Zadania do wykonania ->
**1)** Z którego serwisu pochodzi analiza opisana w tekście o temperaturach w 2020 roku?
**2)** Rozwiń tekst o temperaturach w 2020 roku, pisząc dalej od jego ostatniego zdania.

Rok 2020 jednym z najcieplejszych w historii
Średnie globalne temperatury zanotowane w 2020 były najwyższe w historii. Dekada, którą wieńczy miniony rok, była najcieplejszą jaką zarejestrowano od początku prowadzenia badań. Podobne wskaźniki odnotowano w 2016 roku.
Mimo pandemii koronawirusa oraz idących za tym ograniczeń w komunikacji i transporcie, mijający rok był jednym z najcieplejszych jakie odnotowano. Ograniczenie spalania paliw o 7 proc. w skali świata z powodu pandemii nie zmniejszyło emisji CO2.
Analiza pochodzi z serwisu Copernicus Climate Change Service działającego w ramach Unii Europejskiej. Organizacja zajmuje się śledzeniem zmian klimatycznych i badaniem średnich temperatur na świcie.

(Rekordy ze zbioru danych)

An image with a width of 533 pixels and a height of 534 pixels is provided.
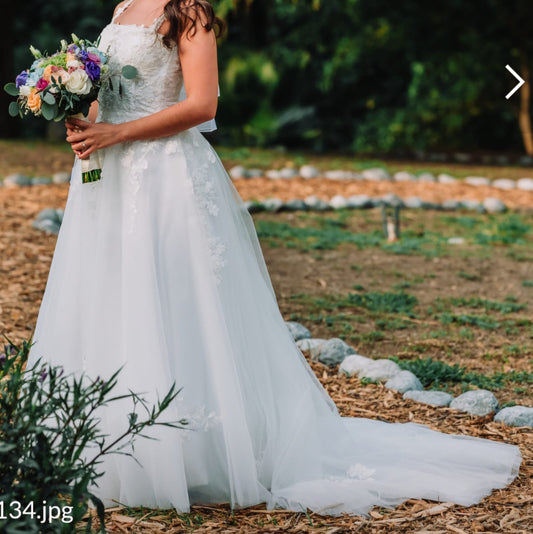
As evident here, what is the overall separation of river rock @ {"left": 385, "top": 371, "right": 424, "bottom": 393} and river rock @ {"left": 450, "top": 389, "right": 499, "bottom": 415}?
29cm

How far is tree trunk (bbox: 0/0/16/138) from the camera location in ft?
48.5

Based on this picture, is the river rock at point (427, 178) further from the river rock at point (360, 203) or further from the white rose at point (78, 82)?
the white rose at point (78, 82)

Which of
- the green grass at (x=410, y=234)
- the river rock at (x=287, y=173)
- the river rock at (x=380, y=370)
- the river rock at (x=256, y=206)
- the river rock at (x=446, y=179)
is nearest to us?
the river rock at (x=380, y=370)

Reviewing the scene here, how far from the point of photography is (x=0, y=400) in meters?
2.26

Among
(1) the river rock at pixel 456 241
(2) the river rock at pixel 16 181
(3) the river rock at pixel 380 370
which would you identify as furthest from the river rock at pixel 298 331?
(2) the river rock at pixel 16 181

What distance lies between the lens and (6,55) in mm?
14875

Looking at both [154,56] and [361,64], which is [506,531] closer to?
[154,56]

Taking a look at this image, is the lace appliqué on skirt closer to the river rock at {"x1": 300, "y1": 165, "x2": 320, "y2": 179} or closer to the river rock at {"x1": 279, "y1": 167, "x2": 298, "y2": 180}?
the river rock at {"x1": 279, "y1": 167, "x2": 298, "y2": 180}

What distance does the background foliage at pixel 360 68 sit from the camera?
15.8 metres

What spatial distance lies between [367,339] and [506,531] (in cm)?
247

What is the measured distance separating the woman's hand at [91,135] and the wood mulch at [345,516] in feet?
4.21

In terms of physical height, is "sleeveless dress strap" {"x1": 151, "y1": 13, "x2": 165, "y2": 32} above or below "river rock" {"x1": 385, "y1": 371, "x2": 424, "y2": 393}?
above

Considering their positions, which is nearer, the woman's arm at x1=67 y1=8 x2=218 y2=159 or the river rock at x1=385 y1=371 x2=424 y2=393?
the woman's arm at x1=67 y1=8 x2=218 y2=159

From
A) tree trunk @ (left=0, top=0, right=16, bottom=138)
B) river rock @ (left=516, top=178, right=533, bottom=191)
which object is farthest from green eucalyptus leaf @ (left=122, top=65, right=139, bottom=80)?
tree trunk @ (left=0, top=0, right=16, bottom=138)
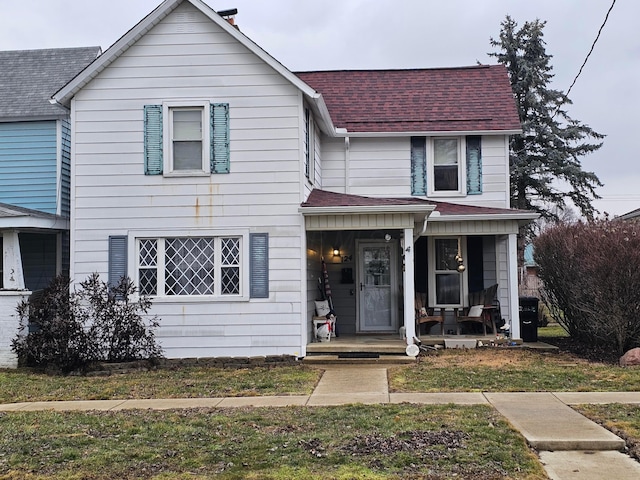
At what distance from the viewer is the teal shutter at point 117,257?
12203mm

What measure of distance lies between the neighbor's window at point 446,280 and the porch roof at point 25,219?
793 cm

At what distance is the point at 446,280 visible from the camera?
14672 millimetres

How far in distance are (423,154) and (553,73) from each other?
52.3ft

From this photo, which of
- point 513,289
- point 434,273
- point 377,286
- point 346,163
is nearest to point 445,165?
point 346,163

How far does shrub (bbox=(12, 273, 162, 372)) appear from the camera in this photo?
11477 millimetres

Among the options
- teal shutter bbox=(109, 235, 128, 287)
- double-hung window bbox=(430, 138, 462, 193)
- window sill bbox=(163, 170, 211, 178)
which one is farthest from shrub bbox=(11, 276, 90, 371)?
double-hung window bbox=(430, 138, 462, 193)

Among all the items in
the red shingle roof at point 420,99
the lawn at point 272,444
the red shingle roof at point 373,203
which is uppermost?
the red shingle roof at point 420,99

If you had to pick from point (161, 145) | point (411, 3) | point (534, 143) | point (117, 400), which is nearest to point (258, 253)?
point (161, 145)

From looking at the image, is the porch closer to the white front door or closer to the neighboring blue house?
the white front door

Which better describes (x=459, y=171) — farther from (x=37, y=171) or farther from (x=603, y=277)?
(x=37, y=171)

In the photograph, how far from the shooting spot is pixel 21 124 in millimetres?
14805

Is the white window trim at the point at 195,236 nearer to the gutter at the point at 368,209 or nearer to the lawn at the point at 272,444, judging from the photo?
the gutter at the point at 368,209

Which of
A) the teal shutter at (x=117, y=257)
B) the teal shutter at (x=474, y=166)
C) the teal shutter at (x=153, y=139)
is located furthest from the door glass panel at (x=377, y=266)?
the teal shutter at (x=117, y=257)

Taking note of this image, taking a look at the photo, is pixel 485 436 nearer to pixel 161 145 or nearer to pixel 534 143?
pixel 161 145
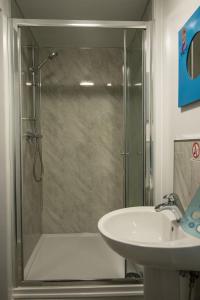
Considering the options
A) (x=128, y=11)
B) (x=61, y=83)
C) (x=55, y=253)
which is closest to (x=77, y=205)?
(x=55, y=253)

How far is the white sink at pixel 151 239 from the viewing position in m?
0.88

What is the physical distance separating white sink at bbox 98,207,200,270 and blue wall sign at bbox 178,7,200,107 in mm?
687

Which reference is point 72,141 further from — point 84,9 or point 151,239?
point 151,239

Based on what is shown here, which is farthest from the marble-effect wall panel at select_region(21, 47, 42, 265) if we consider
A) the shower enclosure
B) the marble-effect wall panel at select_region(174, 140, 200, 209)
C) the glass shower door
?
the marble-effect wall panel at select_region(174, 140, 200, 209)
==
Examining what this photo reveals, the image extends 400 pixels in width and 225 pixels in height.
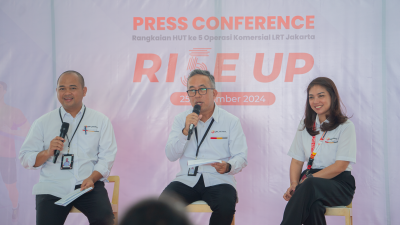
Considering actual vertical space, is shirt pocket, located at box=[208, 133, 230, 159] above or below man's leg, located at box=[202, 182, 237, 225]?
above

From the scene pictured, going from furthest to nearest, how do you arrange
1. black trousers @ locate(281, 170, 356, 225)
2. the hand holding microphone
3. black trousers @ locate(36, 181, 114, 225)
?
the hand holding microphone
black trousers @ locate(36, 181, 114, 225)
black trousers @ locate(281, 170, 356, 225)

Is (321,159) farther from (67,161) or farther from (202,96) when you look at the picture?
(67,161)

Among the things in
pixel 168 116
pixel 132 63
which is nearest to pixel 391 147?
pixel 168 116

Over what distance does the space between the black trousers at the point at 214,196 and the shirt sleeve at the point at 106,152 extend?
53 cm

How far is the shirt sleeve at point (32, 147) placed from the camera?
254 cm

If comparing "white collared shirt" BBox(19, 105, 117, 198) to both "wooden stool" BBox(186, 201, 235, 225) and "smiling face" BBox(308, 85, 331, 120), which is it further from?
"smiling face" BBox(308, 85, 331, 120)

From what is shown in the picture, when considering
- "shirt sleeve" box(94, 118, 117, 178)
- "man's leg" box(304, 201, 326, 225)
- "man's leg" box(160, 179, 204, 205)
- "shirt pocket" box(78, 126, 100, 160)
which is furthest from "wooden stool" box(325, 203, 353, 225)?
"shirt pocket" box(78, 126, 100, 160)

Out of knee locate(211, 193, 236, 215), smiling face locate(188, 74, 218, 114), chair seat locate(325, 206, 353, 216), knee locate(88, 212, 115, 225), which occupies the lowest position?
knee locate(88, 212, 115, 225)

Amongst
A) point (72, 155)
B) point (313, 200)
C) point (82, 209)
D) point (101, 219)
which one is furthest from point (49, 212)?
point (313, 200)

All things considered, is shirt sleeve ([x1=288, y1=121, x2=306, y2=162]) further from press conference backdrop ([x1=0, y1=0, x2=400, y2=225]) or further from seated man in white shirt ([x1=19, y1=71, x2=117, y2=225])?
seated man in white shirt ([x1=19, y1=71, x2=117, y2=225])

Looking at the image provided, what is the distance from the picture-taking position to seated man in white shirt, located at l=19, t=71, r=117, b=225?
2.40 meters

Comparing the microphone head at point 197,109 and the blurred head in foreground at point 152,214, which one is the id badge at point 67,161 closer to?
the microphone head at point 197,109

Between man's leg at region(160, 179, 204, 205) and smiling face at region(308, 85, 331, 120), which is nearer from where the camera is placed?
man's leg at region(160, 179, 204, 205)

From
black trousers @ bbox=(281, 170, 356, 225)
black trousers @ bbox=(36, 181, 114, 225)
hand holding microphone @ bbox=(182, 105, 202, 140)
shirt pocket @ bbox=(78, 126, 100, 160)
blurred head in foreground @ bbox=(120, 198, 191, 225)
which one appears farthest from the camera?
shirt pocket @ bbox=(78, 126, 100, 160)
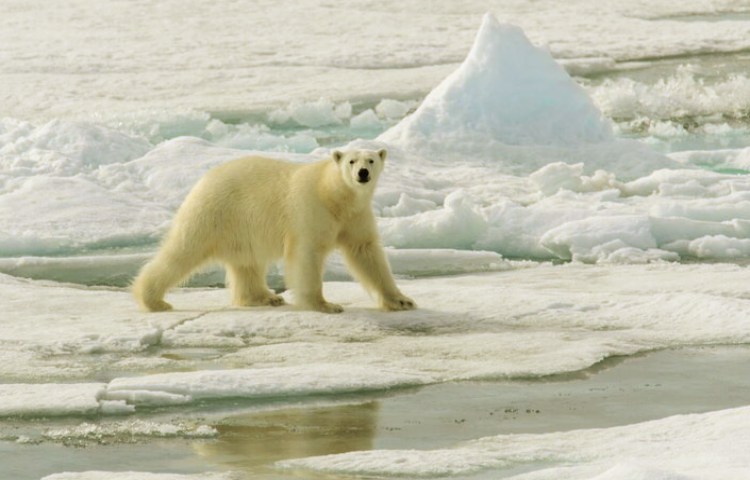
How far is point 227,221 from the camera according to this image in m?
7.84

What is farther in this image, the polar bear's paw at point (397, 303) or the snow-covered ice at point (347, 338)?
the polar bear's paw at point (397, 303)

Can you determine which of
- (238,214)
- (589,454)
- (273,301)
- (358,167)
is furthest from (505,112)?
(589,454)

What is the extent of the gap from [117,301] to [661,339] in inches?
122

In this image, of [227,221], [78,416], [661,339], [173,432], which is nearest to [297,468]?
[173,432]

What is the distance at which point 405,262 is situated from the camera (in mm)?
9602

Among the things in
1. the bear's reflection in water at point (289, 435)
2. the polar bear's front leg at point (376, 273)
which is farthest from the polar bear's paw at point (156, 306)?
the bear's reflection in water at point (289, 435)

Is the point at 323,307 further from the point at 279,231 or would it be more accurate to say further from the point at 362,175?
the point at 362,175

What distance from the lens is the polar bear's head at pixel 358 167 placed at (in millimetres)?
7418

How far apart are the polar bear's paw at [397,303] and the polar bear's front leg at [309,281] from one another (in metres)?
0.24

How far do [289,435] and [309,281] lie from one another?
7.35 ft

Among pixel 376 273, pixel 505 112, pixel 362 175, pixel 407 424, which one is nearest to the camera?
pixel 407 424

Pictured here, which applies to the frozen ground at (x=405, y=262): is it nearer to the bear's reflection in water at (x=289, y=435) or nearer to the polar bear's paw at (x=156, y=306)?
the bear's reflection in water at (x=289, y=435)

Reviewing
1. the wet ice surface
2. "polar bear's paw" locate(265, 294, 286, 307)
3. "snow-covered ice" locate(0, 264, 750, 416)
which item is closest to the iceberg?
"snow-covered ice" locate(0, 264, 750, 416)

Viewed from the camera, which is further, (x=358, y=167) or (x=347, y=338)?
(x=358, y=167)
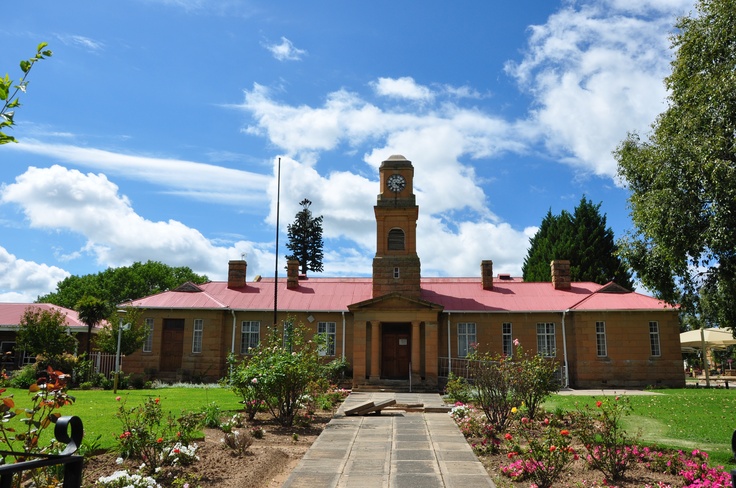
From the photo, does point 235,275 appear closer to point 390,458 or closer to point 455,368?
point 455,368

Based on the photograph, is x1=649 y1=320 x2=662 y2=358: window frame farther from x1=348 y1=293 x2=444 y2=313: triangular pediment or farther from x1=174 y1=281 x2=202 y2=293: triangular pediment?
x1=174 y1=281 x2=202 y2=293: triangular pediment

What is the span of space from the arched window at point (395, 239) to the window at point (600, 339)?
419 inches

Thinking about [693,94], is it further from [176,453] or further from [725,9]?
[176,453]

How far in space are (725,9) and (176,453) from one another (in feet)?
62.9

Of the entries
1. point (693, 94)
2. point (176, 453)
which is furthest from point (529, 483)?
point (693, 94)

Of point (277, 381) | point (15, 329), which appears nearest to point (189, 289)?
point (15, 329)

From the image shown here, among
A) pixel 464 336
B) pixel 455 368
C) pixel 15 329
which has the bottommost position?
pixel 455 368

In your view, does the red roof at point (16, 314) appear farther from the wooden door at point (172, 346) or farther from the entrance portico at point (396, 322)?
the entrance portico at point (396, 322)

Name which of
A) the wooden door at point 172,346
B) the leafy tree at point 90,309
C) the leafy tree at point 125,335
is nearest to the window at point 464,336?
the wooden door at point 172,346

Odpowiedzi do ćwiczenia ->
**1)** Z serwisu Copernicus Climate Change Service działającego w ramach Unii Europejskiej.

**2)**
Niebezpiecznie blisko progu
Z komunikatu wynika, że ubiegłoroczne temperatury były średnio o 0,6 stopnia Celsjusza wyższe niż w latach 1981-2010 i 1,25 stopnia Celsjusza wyższe niż w epoce przemysłowej (czyli w latach 1800-1900).
🌡️2020 has tied with 2016 as the warmest year on record, as well as being the hottest year recorded for Europe, according to our #CopernicusClimate Change Service.
— Copernicus ECMWF (@CopernicusECMWF) January 8, 2021
Follow this thread for more details, or read the full press release on our website➡️https://t.co/aEj53ieM5u pic.twitter.com/qk87x1iKtg
Notowane w 2020 roku temperatury zbliżały średnią ziemską temperaturę do progu wynoszącego 1,5 stopnia Celsjusza. Na tym poziomie ustanowiono granice alarmu, kiedy dalszy wzrost temperatury zacznie mieć coraz większy wpływ na globalny klimat. Oznacza to między innymi pożary, susze, powodzie i niedobory żywności. Skutki mogą być odczuwalne dla milionów.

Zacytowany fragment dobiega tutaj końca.